--- START Material provided ---

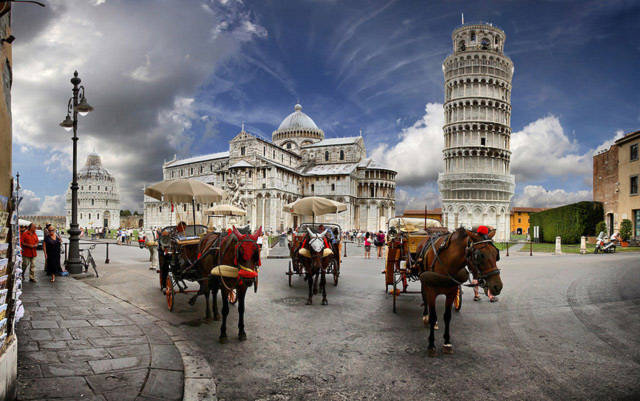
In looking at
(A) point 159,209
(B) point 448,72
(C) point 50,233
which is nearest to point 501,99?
(B) point 448,72

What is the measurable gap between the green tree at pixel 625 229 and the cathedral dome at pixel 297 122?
192 ft

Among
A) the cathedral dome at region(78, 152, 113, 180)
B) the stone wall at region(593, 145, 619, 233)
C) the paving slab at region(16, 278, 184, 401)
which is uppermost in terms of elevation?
the cathedral dome at region(78, 152, 113, 180)

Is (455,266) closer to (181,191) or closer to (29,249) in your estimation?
(181,191)

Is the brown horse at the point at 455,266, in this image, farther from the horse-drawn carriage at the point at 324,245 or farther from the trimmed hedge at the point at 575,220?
the trimmed hedge at the point at 575,220

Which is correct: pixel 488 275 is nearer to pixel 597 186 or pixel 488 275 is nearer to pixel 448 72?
pixel 597 186

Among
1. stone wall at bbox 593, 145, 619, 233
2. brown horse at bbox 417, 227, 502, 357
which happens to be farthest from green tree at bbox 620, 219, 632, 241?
brown horse at bbox 417, 227, 502, 357

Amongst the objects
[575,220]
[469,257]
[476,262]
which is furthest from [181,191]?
[575,220]

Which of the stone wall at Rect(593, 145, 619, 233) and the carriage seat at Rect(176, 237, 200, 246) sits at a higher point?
the stone wall at Rect(593, 145, 619, 233)

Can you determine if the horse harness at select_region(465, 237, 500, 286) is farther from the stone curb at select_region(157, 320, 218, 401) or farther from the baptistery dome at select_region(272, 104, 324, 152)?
the baptistery dome at select_region(272, 104, 324, 152)

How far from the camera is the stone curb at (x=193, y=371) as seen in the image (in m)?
4.00

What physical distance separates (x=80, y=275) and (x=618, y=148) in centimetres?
3988

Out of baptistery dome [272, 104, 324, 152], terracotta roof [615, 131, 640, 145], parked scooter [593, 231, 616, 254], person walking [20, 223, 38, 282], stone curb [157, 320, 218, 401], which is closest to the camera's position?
stone curb [157, 320, 218, 401]

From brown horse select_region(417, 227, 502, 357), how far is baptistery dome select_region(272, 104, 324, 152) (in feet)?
231

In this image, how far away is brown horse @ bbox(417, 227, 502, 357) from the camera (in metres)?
4.91
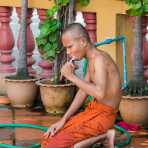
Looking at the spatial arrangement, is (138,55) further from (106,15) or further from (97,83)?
(97,83)

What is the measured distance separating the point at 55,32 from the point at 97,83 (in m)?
1.93

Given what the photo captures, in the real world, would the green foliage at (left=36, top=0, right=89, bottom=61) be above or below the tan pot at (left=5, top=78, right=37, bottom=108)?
above

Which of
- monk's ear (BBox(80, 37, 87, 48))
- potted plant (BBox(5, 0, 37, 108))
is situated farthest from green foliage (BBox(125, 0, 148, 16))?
potted plant (BBox(5, 0, 37, 108))

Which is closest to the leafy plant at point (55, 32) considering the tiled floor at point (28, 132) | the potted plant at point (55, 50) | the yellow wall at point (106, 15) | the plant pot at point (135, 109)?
the potted plant at point (55, 50)

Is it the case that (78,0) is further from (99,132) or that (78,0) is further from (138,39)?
(99,132)

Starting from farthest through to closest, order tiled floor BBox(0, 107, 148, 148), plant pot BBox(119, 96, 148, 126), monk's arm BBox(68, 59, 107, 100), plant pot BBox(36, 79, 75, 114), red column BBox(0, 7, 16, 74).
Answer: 1. red column BBox(0, 7, 16, 74)
2. plant pot BBox(36, 79, 75, 114)
3. plant pot BBox(119, 96, 148, 126)
4. tiled floor BBox(0, 107, 148, 148)
5. monk's arm BBox(68, 59, 107, 100)

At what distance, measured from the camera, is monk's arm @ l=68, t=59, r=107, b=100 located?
15.4 ft

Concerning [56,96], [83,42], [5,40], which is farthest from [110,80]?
[5,40]

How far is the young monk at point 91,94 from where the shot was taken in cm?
474

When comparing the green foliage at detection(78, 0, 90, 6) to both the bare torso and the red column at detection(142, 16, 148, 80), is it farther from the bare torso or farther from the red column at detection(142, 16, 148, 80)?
the bare torso

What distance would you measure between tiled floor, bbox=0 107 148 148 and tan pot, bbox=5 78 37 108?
4.3 inches

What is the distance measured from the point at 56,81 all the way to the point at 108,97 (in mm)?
1674

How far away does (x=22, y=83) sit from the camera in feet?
21.6

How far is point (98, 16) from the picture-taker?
258 inches
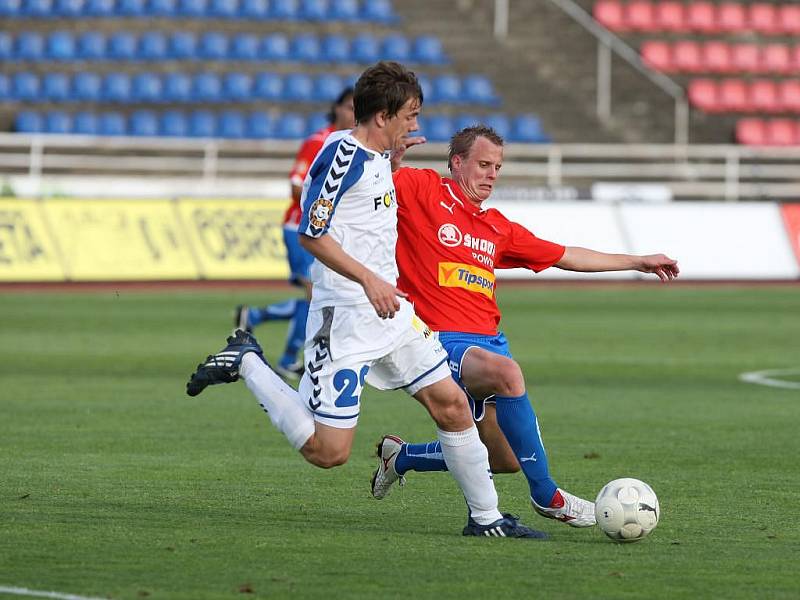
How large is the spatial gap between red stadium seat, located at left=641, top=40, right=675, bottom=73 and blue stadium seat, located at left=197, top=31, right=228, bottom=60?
8980mm

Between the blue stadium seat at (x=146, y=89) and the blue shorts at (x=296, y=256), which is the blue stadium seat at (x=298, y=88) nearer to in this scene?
the blue stadium seat at (x=146, y=89)

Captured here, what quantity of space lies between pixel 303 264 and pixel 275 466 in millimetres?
4941

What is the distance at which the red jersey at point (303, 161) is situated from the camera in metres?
12.6

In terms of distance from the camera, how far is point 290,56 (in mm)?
30922

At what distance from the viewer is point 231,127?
2948 cm

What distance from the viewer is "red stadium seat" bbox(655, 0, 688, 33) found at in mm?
33344

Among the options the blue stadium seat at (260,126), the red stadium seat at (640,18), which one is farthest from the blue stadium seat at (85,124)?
the red stadium seat at (640,18)

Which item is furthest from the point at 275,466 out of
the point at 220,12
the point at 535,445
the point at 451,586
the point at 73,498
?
the point at 220,12

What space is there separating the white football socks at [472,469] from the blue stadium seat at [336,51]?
25.0 meters

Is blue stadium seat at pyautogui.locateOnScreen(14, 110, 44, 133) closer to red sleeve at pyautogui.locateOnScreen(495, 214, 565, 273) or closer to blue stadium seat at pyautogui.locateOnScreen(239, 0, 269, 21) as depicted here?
blue stadium seat at pyautogui.locateOnScreen(239, 0, 269, 21)

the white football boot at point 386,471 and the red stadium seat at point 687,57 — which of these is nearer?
the white football boot at point 386,471

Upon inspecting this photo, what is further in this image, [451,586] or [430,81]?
[430,81]

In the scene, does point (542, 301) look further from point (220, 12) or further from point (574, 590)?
point (574, 590)

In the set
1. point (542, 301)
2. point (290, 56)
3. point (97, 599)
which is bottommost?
point (542, 301)
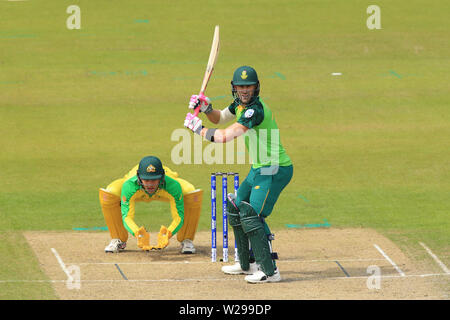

--- END Material provided ---

Please find every line in the rows above that contains the word "would" and copy each of those lines.

Given what the photo captures, in the real world, would the green foliage at (left=36, top=0, right=89, bottom=61) be above or below the tan pot at (left=5, top=78, right=37, bottom=108)?
What distance would you measure between tiled floor, bbox=0 107 148 148 and tan pot, bbox=5 78 37 108?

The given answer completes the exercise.